Anoche vinieron los murciélagos
a visitarme.
Eran legiones y volaban profusamente,
agrupados en densas nubes negras,
en dirección de mi habitáculo,
donde dormía plácidamente.
Desde tempranas horas de la noche,
en mi turbio y espeluznante sueño
pesadillesco, calculé un número
cercano a sesenta mil
que rondaban sobre mi aposento.
Expelían un pestífero hedor a excremento
y entre la primera nube de ellos habían
hórridos mamíferos voladores que abrían
sus hocicos mostrando filosos colmillos
en actitud amenazante.
También habían bebés que volaban detrás
de los adultos y los imitaban en todo.
Venían de Wuhan, estoy seguro de ello.
Y cruzaron los mares y océanos raudos
y sin cansancio, como el virus corona
que no da tregua a la especie.
Mi sueño inquieto e intranquilo
estaba poblado de tibios cadáveres que
ataviaban las calles, avenidas y caseríos de
mi lejano país abatido por el virus corona.

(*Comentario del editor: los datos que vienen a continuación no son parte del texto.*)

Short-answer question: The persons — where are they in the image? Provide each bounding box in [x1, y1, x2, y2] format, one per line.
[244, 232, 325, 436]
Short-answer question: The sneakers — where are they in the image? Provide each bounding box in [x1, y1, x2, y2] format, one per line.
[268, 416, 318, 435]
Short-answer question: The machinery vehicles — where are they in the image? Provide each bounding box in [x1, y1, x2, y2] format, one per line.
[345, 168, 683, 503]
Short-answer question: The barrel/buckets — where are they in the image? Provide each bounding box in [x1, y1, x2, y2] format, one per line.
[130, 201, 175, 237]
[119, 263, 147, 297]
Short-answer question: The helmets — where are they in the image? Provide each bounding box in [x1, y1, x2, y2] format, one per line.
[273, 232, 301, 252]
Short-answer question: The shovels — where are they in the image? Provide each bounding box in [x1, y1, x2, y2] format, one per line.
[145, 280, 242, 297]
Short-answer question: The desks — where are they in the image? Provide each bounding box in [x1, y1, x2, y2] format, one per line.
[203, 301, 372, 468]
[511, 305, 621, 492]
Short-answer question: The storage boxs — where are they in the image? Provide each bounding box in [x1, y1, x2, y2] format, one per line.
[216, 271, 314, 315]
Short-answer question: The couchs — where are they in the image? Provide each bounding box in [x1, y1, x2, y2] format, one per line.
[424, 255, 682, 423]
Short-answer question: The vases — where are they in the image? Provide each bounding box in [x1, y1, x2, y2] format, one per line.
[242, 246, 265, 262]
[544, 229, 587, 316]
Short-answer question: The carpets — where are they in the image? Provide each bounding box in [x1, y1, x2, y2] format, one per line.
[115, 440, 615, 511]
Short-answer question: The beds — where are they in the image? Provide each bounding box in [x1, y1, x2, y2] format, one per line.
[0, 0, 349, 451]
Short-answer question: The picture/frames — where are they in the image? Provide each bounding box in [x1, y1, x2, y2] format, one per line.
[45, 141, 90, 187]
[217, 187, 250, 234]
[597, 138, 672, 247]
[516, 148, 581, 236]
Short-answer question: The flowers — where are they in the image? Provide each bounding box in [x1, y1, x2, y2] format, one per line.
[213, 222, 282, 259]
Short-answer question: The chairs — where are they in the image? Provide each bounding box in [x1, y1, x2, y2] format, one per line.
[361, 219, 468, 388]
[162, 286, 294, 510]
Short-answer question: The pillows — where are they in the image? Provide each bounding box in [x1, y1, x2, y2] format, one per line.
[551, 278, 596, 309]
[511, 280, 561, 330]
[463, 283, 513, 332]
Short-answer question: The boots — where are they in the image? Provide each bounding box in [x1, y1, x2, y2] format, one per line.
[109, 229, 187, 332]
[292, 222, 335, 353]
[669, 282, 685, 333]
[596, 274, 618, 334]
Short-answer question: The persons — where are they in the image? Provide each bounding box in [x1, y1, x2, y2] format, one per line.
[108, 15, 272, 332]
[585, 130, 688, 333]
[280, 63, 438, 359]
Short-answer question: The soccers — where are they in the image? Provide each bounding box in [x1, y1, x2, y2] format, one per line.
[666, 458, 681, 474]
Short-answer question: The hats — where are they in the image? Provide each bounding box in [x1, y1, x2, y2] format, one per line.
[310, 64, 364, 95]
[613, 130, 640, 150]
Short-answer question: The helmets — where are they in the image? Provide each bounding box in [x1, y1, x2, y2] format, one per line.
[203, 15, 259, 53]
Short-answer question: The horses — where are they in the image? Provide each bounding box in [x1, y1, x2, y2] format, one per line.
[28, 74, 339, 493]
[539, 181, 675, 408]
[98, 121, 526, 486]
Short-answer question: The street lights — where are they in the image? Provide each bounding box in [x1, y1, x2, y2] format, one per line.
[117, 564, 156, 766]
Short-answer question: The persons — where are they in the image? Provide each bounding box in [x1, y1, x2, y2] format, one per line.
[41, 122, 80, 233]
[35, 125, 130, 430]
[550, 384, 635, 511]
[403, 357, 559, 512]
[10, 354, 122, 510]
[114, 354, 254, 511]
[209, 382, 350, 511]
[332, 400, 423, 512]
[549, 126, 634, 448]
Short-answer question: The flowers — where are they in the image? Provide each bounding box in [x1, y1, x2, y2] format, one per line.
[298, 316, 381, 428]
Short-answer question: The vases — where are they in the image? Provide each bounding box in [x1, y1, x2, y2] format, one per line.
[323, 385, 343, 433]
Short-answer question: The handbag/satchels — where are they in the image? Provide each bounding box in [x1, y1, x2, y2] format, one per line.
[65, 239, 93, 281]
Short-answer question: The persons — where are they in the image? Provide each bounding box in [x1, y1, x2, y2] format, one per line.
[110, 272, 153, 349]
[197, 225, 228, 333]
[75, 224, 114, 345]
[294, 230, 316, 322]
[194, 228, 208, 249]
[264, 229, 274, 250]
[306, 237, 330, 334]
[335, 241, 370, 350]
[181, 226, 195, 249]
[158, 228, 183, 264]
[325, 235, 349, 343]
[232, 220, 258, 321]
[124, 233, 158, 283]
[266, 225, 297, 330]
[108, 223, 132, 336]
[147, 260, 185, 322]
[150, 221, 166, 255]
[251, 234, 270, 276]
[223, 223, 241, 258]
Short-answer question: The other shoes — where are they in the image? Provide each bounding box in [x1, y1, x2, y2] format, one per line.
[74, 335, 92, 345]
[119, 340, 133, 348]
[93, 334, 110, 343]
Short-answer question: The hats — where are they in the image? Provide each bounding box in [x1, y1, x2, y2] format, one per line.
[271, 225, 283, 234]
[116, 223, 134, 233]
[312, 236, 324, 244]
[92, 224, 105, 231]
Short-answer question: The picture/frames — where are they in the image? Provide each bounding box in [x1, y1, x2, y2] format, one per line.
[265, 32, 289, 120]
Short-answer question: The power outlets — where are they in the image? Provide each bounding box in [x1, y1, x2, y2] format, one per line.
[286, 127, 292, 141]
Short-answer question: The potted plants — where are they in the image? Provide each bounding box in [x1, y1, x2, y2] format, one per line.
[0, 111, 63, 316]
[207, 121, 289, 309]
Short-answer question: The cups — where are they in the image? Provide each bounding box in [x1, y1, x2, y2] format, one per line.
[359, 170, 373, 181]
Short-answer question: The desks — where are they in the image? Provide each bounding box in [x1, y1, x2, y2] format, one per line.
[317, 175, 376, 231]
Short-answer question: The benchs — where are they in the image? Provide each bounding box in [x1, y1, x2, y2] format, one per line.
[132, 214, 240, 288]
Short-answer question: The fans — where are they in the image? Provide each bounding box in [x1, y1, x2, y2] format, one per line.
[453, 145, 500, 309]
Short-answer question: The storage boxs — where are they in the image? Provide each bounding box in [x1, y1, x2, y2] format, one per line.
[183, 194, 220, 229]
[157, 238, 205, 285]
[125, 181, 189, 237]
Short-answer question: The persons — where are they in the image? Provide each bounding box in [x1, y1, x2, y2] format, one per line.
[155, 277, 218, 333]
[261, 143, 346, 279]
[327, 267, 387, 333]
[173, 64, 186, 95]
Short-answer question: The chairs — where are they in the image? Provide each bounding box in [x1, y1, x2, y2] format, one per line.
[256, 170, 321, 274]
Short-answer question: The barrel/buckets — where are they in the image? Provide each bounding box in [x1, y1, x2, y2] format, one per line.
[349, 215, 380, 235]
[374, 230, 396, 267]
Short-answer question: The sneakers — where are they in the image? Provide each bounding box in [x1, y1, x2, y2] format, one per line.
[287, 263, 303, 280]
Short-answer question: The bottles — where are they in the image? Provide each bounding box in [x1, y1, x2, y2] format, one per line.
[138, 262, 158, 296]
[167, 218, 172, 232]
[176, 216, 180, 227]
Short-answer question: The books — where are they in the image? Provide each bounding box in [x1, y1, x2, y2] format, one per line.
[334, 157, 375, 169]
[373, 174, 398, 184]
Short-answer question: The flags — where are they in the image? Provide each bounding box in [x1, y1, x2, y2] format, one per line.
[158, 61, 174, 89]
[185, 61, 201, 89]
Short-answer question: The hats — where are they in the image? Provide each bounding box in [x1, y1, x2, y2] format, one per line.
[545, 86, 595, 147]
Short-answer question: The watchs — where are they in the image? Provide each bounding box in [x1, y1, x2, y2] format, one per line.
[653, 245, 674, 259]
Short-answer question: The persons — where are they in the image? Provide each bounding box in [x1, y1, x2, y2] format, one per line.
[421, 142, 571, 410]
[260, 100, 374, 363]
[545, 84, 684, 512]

Quienes sobrevivían caminaban como zombies
cuales sombras chinescas por sobre los
promontorios de cadáveres insepultos.
Hombres y mujeres con niños en brazos
caminaban sin rumbo,
los veía borrosamente famélicos y enjutos,
de cara demacrada que caían como higos
al suelo y la gente les pasaba por encima
e incluso los pisaban recién fallecidos.
Desperté completamente bañado en sudor
con una violenta taquicardia
y recordé haber visto un murciélago gigante
rojo que batía sus enormes alas que dejaban
ver un martillo y una hoz con los cuales
amenazaban segar y aplastar a Oriente y
Occidente.
Por fortuna volví a la realidad y entré en
razón: el sueño no era más que una
prolongación febril de la realidad pandémica
que se cierne sobre la especie humana.